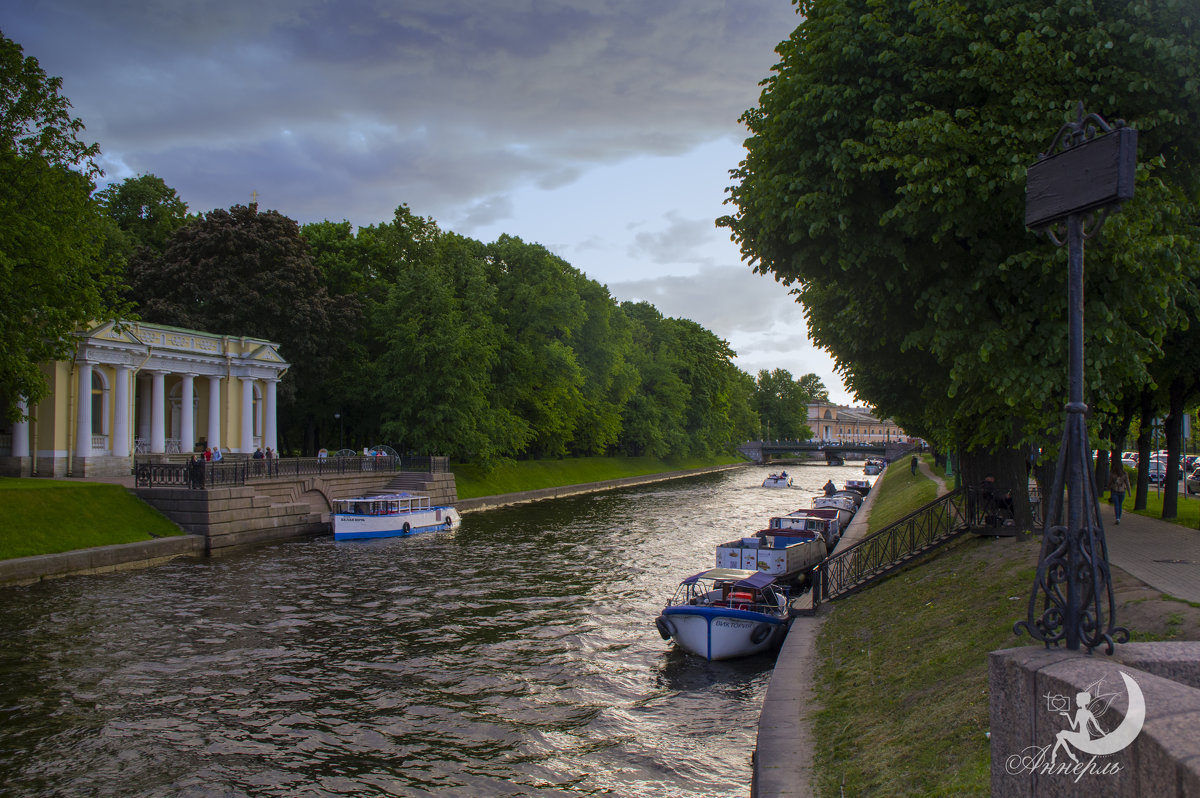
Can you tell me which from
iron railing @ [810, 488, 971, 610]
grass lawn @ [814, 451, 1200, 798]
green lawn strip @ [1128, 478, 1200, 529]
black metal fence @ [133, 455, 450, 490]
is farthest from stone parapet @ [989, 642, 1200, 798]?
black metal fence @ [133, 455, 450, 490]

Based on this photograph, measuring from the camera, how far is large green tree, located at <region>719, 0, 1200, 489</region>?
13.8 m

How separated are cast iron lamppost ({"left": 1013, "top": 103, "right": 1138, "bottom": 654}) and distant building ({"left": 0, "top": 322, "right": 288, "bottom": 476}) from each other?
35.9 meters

---

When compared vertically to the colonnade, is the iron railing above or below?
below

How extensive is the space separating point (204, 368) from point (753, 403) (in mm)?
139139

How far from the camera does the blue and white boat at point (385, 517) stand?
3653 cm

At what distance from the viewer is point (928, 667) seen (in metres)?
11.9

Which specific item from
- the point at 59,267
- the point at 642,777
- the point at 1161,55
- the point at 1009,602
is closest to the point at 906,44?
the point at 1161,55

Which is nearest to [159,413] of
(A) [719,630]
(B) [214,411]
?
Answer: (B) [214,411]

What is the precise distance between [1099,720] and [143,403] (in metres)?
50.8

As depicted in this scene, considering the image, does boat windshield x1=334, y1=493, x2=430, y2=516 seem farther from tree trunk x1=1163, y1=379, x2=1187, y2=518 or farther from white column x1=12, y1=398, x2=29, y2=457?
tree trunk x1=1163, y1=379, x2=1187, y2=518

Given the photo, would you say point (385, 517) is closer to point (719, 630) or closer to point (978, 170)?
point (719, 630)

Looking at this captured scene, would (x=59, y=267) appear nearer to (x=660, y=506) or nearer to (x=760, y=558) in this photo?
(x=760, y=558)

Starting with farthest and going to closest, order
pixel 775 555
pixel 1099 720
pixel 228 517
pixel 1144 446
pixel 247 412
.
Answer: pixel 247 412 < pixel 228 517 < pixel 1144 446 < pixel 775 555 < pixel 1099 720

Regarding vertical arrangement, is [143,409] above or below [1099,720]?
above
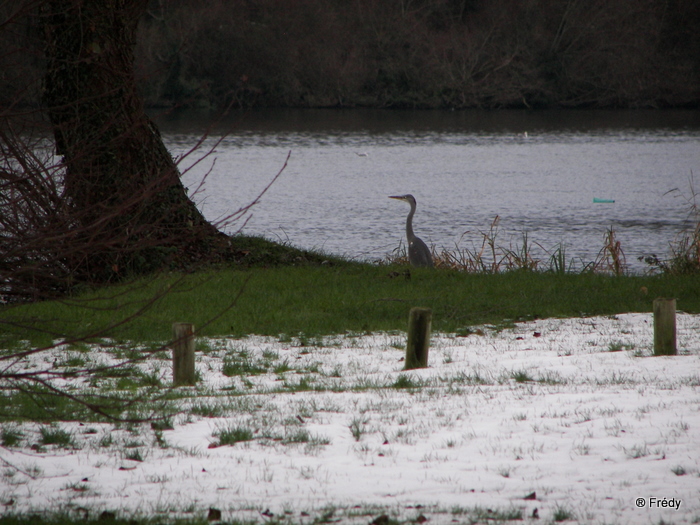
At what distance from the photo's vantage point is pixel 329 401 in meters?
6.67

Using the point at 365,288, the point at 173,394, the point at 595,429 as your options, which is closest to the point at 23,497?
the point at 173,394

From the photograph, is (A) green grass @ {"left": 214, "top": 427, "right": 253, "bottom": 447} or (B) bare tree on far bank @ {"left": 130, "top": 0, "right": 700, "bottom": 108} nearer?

* * *

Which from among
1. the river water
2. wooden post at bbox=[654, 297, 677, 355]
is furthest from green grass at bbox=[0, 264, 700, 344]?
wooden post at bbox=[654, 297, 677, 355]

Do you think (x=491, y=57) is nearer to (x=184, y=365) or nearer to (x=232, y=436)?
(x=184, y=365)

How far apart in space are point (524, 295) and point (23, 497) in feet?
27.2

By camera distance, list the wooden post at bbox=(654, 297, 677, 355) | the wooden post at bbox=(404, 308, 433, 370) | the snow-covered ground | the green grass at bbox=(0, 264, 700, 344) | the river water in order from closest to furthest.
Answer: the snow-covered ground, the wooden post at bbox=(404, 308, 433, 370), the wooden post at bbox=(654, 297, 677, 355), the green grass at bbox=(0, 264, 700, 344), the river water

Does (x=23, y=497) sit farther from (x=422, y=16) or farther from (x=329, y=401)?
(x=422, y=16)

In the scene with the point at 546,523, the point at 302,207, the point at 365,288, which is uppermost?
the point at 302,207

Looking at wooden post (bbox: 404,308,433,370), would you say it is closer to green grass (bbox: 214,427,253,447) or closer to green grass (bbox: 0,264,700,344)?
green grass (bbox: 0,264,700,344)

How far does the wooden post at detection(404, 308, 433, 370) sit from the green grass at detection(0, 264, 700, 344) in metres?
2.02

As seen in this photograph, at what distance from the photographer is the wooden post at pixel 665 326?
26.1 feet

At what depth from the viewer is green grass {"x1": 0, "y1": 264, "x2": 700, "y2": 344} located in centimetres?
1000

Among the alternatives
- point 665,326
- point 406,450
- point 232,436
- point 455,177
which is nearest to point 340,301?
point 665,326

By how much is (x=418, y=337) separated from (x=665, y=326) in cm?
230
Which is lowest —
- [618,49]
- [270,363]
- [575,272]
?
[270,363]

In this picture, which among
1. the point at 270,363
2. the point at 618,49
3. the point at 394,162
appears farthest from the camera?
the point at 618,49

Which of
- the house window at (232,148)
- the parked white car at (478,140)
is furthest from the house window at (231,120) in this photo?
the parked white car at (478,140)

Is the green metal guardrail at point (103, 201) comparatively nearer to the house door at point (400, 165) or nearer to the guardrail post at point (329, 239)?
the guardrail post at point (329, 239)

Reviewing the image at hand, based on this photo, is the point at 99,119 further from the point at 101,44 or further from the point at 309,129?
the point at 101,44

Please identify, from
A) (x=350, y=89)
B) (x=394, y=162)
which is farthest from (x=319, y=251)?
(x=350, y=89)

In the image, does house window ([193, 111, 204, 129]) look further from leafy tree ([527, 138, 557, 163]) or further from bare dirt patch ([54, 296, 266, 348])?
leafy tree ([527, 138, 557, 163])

Requirements>
Can you arrange the material from the line containing "How far apart" through the line containing "Answer: the snow-covered", both lines included, as a numbered list with the blank lines left out?

Answer to the problem>
1. How far apart in space are point (524, 295) and point (23, 497) in feet?
2. 27.2
3. By camera distance, list the wooden post at bbox=(654, 297, 677, 355) | the wooden post at bbox=(404, 308, 433, 370) | the snow-covered ground | the green grass at bbox=(0, 264, 700, 344) | the river water in order from closest to furthest.
4. Answer: the snow-covered ground, the wooden post at bbox=(404, 308, 433, 370), the wooden post at bbox=(654, 297, 677, 355), the green grass at bbox=(0, 264, 700, 344), the river water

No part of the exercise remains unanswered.